» **DIRECTIONS**: In one to three sentences, explain why, according to Rebiya Kadeer in the article on the Hong Kong protests, the Uighur people have concluded that independence is their only option.

» **TEXT EXTRACT**:
The worst-case scenario for Beijing is that protests demanding more autonomy for Hong Kong spread to other parts of China. According to Rebiya Kadeer, the exiled leader of the movement for Uighur rights, the ideals of the Hong Kong movement are already influencing the northwestern Chinese region of Xinjiang. "Because of the brutality and wrongfulness of the Chinese government, the Uighur people have concluded that their only option is independence," she said in a Sept. 30 interview with Foreign Policy. The protests in Hong Kong "are very inspiring" to Xinjiang, she said. Uighurs, a Turkic-speaking Muslim group who make up roughly 43 percent of the population in Xinjiang, think that "if Hong Kong wins, it will benefit Uighurs as well, and then the Uighurs can strengthen their own movement."
Since Sept. 26, tens of thousands of Hong Kong citizens have taken to the streets, demanding, among other things, the right to more fully elect their chief executive. The numbers of protesters appear to be growing daily, with the highest numbers on Oct. 1 -- an important holiday celebrating the 1949 founding of the People's Republic China -- and some protest leaders have called for Hong Kong's chief executive Leung Chun-ying to step down. Hong Kong, which reverted to Chinese sovereignty in 1997, has since been governed under the principle of "one country, two systems." Beijing controls Hong Kong's foreign policy and defense, but citizens in Hong Kong enjoy far more freedom of speech and assembly than their compatriots on the mainland. By contrast, the Chinese regions of Xinjiang and Tibet are autonomous only in name -- residents there on balance enjoy fewer rights than elsewhere on the mainland. Parts of Tibet and Xinjiang appear to be de facto police states. "We are struggling to preserve our identity," Kadeer said.

Raw records:
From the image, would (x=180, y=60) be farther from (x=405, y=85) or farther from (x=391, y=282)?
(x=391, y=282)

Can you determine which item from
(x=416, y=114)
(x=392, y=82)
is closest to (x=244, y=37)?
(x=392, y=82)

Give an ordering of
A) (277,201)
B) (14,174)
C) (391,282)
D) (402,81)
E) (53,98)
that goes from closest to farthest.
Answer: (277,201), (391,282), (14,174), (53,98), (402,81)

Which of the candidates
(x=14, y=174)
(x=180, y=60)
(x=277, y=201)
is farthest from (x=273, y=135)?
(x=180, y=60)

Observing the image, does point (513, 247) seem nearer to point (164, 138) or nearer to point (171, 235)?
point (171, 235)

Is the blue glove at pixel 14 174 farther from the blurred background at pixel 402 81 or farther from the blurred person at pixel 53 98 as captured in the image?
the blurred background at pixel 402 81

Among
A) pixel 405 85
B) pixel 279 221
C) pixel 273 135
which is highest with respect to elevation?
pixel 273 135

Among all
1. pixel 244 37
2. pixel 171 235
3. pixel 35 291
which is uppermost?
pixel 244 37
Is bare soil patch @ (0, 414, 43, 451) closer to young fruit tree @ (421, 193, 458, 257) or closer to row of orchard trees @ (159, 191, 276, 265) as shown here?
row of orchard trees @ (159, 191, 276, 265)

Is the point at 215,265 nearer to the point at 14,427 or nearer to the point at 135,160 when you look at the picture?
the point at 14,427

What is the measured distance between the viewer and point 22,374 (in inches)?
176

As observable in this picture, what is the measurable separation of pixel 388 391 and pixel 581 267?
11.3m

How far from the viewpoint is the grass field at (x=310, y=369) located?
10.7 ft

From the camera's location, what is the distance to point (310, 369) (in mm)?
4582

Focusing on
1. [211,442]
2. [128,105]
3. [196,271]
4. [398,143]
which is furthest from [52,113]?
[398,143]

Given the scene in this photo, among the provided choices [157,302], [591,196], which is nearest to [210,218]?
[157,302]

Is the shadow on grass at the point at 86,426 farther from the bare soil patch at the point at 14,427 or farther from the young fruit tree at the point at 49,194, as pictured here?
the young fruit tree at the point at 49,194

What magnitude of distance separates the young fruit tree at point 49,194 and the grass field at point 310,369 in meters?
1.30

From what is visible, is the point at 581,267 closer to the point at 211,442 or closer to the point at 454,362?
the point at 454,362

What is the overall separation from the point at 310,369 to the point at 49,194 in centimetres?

» **CORRECT ANSWER**: Rebiya Kadeer attributes the conclusion to the brutality and wrongfulness of the Chinese government. In her account, that treatment has led the Uighur people to decide that independence is their only option.